- Short exercise 1 -
From the Christina Gao profile, extract the passage between "Christina Gao ’16-17" and "time to train.", inclusive.
- Short exercise 2 -
According to the Christina Gao profile, at what age did her parents sign her up for figure-skating lessons?

*** Provided passage

Christina Gao: No Regrets

Now retired, the world-class figure skater looks back.

Christina Gao ’16-17 used to be a skater first, a student second. Ever since her parents signed her up for figure-skating lessons at age seven, her life has been as much of a balancing act as the sport itself. Growing up, the slender girl from Cincinnati often missed school to make time for her training sessions in Kentucky. In high school, Gao moved with her father to Toronto, where she could take advantage of the longer ice time to train.

By the time Gao came to Harvard in 2012, she had already won numerous awards at the national and world level, and was declared an Olympics hopeful. And so, she juggled a full course load and a rigorous training regime. Every day, she would wake at 6:30 for three hours of training, attend classes, and engage in an extra hour of off-ice physical exercise afterwards—a schedule that left little time for extracurriculars. Being a competitive athlete also meant Gao missed out on the social aspect of her Harvard experience, said Harrison Choate ’17, a friend and fellow skater who has trained with her. “In college, you get to know people at 4 a.m., when you’re working late on a problem set in the dining hall,” he said. “But she had to be in bed early in order to train in the morning.”

Upon finishing her first semester, Gao made a major decision: take a yearlong leave to train full-time. It was an attempt to seize a once-in-a-lifetime opportunity: to qualify for the team representing the United States in the 2014 Sochi Olympics. “I will never [again] be able to put my life on pause and just focus on skating for a year,” she recalled thinking. By the time she stepped into the rink of the qualifying competition for the Olympics team, where three skaters were to be picked out of 20, she was in her best shape ever. “I trained really hard, did everything to a T.”

But her Olympic dream was shattered the moment she lost her balance and fell while executing a triple flip—and she knew it was over. Looking back, she cannot explain exactly what went wrong, except to point out that “ice is slippery”—a fact that makes figure skating both exciting and unpredictable. Choate, who was watching Gao, felt “devastated” by her underperformance at the most critical junction of her skating career. “I was screaming,” he said. “It was really hard to watch, because she had never looked better in her entire life.”

******
*** Extracted data

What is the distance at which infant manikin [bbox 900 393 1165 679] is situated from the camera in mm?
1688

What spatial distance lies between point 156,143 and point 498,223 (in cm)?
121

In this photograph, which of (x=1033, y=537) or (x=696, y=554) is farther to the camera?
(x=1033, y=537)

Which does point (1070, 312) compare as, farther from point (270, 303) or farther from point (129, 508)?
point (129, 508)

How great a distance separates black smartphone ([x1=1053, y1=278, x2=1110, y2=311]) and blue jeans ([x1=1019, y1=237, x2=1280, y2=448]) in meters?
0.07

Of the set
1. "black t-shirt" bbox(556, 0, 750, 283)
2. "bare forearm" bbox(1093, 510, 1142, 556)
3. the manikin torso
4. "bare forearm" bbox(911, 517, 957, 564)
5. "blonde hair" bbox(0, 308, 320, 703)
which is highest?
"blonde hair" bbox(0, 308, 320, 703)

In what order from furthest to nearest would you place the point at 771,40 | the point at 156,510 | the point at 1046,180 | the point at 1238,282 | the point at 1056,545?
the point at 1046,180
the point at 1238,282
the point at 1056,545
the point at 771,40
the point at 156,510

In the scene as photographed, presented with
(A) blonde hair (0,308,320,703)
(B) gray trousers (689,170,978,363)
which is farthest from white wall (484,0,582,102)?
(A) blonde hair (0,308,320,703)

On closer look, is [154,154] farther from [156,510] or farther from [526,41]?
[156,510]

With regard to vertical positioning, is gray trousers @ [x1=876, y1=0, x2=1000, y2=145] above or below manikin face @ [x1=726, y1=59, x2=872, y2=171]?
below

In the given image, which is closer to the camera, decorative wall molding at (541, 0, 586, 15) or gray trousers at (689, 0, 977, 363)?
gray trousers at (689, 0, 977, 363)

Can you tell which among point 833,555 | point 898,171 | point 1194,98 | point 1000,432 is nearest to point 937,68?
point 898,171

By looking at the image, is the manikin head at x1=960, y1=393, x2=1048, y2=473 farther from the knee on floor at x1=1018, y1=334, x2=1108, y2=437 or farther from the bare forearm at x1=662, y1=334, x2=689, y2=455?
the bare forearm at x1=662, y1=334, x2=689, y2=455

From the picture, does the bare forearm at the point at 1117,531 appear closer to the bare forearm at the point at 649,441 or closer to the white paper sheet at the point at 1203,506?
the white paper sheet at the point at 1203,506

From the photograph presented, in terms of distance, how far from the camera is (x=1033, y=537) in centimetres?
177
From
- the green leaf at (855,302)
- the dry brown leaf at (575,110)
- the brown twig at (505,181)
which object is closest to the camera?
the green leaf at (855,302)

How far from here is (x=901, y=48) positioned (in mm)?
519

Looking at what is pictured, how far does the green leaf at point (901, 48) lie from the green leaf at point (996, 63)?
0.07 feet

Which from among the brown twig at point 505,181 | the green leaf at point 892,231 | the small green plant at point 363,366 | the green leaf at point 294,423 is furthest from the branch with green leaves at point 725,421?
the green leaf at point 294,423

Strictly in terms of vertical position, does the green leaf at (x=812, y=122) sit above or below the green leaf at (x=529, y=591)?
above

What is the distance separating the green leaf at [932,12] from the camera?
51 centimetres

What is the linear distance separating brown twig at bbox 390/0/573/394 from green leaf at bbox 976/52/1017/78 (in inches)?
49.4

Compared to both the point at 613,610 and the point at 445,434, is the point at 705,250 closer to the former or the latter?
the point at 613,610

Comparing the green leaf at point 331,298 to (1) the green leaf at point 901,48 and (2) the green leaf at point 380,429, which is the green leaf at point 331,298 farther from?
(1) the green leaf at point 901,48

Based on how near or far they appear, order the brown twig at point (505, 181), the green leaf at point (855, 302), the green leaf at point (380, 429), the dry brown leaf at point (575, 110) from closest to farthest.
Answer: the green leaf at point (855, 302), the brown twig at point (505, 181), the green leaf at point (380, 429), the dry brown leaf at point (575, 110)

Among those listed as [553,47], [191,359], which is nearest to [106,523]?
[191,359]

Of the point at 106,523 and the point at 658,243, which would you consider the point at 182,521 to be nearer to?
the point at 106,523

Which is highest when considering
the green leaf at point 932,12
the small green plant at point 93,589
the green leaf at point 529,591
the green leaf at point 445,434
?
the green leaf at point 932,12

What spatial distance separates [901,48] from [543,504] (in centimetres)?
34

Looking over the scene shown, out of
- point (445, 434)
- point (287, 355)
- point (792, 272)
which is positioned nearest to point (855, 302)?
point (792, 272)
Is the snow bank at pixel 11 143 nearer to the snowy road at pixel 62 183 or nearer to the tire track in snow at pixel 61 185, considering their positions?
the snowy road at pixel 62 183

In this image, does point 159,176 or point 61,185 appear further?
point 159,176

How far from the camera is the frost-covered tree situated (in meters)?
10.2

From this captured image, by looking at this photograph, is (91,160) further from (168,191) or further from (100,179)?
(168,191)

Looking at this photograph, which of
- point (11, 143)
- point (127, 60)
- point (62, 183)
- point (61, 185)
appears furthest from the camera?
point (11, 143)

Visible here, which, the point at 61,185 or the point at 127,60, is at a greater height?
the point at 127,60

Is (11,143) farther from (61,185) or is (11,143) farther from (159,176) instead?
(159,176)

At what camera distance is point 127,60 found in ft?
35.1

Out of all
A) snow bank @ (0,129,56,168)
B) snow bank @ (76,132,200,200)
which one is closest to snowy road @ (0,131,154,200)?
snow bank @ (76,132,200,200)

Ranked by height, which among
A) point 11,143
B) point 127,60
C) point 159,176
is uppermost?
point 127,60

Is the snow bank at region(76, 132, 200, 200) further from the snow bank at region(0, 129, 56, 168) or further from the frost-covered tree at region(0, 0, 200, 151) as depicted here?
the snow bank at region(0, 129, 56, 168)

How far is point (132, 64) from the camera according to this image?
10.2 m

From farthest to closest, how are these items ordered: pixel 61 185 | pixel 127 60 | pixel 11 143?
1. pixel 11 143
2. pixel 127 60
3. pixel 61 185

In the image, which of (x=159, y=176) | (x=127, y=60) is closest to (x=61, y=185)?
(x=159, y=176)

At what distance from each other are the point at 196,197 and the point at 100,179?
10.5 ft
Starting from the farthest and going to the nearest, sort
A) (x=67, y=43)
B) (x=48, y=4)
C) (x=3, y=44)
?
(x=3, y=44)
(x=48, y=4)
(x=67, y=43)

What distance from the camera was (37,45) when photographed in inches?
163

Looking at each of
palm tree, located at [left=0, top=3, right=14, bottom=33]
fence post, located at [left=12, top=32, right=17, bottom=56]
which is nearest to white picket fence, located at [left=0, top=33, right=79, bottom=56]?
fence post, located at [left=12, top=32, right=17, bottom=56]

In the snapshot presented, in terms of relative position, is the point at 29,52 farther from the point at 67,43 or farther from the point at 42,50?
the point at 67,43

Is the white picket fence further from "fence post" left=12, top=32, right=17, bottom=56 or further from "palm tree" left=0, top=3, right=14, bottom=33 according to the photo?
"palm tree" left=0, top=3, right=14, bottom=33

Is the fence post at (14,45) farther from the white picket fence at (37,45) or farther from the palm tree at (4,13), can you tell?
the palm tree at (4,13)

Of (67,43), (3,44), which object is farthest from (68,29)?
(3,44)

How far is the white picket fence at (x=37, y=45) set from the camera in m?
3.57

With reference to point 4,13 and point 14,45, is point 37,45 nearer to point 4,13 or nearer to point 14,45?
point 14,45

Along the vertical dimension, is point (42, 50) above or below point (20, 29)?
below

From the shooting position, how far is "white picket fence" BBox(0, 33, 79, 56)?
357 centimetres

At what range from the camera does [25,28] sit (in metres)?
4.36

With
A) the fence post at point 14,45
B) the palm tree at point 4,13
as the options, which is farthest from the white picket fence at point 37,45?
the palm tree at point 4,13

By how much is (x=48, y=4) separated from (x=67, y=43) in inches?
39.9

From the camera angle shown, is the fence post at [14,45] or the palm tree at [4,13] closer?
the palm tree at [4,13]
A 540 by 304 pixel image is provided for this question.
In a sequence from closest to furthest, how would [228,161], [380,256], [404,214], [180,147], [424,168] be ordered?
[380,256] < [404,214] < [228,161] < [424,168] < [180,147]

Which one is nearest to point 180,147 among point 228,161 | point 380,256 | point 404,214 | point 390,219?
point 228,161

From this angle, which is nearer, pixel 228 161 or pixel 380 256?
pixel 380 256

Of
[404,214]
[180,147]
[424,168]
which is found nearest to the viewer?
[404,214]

******

- Complete answer 1 -
Christina Gao ’16-17 used to be a skater first, a student second. Ever since her parents signed her up for figure-skating lessons at age seven, her life has been as much of a balancing act as the sport itself. Growing up, the slender girl from Cincinnati often missed school to make time for her training sessions in Kentucky. In high school, Gao moved with her father to Toronto, where she could take advantage of the longer ice time to train.

- Complete answer 2 -
At age seven.